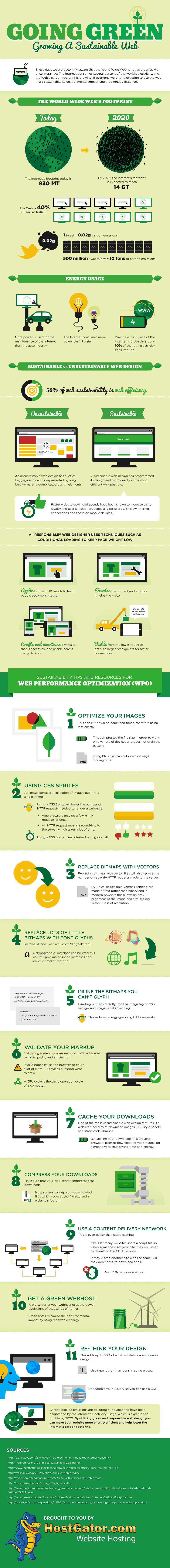 going-gree-growing-a-sustainable-web-infographic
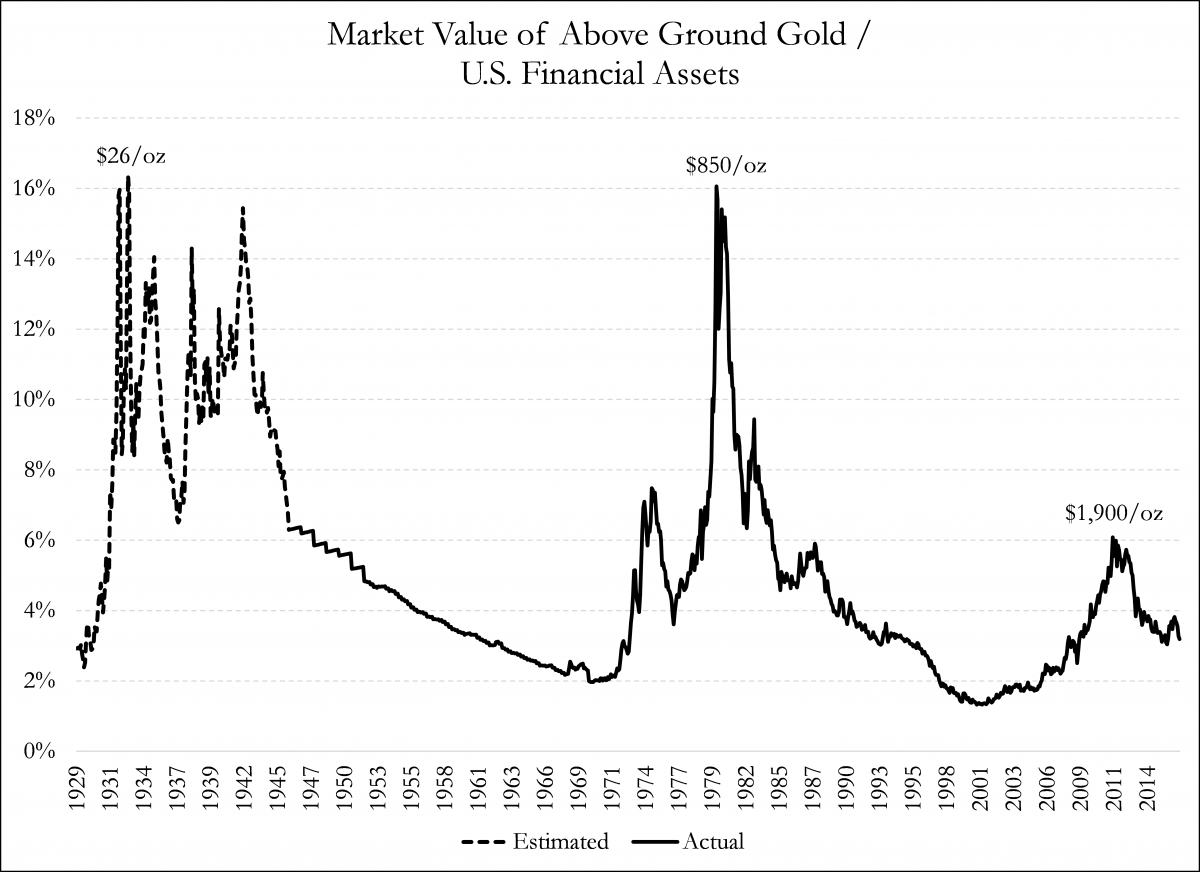 This Exhibit Shows The Market Value Of Above Ground Gold Vs That U S Financial Ets Including Equities And Debt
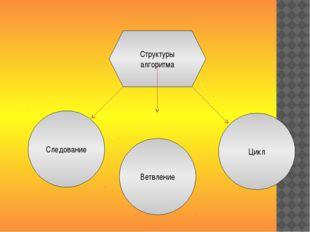 Структуры алгоритма Следование Ветвление Цикл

● ● ● ● ● ● ●

▸ **Work required**
Please write the material out again exactly as shown above, minus any pictures.

▸ **Task result**
 going-gree-growing-a-sustainable-web-infographic
 This Exhibit Shows The Market Value Of Above Ground Gold Vs That U S Financial Ets Including Equities And Debt
 Структуры алгоритма Следование Ветвление Цикл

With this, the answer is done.